High-speed connectivity facilitates quicker transmission of data to autonomous vehicles, which results in shorter waiting times and improved service quality for consumers, as the delivery processes are expedited, Koh said.
“As we continue to delve into new and innovative ways to implement 5G in our processes, we will explore greater use of AR/VR, (augmented reality/virtual reality) to create more immersive environments for education and research,” he said.
Koh said 5G enabled IoT services, “coupled with industry-relevant solutions developed in partnership with StarHub” will allow NUS to build new capabilities.
These initiatives are part of a collaboration announced last month between the university and the telco to integrate the latter’s 5G and IoT solutions into the university’s smart campus innovation to support the university’s goal of becoming a “smart, safe and sustainable campus”, a joint declaration by the two entities said.
NUS and StarHub plan to undertake “live” trials of several projects over two years during which time they will exchange knowledge, identify gaps, and co-develop solutions in smart campus facilities management.
Tan Shui-Min, NUS’ chief information technology officer (CITO), said another initiative by the university was Singapore’s first 100 percent solar-powered outdoor wi-fi network, using 5G backhaul.
Tan said the outdoor network complements the university’s existing indoor wireless setup.
She noted that typically a network solution for outdoor wireless coverage would require the laying of underground power and fibre optic cables in an “invasive, labour and resource-intensive” manner and would be “costly”.
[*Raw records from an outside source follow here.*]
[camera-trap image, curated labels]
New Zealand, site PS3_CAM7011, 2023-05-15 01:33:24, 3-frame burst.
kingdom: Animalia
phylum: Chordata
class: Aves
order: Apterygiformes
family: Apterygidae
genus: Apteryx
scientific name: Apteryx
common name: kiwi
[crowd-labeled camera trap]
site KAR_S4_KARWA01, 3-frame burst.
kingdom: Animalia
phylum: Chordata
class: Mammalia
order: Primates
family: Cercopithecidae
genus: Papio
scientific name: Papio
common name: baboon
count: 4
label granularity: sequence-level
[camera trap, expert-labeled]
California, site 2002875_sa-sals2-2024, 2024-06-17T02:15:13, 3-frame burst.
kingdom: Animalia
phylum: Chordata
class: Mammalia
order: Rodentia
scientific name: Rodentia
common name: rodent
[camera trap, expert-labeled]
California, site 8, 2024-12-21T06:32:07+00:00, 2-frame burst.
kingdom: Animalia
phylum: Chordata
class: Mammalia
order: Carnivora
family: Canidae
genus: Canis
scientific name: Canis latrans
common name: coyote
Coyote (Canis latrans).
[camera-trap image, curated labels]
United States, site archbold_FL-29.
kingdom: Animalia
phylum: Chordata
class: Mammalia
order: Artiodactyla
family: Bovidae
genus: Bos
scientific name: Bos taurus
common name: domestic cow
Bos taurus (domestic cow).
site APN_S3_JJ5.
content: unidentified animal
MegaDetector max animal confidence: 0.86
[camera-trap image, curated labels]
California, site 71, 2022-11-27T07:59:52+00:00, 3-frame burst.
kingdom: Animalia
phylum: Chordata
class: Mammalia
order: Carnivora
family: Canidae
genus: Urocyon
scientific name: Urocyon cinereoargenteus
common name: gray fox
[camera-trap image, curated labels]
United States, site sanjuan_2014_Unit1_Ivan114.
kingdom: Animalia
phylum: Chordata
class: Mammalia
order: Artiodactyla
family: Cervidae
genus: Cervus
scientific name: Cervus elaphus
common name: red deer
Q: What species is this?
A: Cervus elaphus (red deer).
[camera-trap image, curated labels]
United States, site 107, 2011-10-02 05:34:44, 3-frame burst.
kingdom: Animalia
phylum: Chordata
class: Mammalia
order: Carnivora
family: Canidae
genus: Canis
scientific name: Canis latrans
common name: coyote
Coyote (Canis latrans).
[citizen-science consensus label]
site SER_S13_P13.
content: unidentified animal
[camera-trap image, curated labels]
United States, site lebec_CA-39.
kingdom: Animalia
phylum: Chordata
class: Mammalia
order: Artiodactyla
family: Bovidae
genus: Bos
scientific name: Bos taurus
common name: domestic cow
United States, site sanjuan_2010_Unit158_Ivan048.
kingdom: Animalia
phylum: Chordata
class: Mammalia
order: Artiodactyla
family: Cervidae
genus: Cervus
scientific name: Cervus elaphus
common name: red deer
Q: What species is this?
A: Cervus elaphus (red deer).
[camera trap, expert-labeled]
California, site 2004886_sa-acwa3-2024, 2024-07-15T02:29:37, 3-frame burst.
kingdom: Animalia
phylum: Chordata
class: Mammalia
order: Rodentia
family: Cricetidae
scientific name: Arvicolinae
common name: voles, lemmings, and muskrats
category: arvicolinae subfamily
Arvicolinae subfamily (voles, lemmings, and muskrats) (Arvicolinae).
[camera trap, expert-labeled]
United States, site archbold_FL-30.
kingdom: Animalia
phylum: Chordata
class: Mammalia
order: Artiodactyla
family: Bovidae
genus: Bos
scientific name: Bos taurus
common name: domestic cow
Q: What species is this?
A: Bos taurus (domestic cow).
“Breaking away from the norm, the NUS IT team, together with StarHub, developed a solution that implemented Singapore’s first outdoor wireless network using 5G as backhaul,” Tan said.
She added that the actual onsite installation for each setup “took just four days”, in comparison with a minimum of three weeks that would have been needed for excavation and reinstatement work done in the “traditional way”.
Tan said the outdoor wi-fi network is currently deployed in two open areas within the campus, and “each has its own set-up that is self-sufficient and cost-effective, as all its equipment are powered with solar panels”.
“It comes with enhancements for weather-resiliency and up-time in low-light environments such as in cloudy weather or during the night time,” she said.
Tan added that with 5G backhaul, “users can look forward to reliable and high-speed connectivity, including bandwidths able to support the best video streaming experience”.
Charlie Chan, StarHub’s enterprise business group chief, said that by partnering with NUS, the telco is “capitalising on 5G to build a smart sensor network and generate new insights, for more agile decision-making and greater workforce productivity”.
“The solutions we create will drive business success for organisations, as they transform their processes, operations and infrastructure for their stakeholders in this digital-first world,” Chan said.
Koh said that a smart campus will provide “valuable data to develop key strategic decisions in making the campus more environmentally sustainable”.
“This will also ensure we have a smarter workforce equipped with the latest digital tools and knowledge to transform the way we operate,” he said.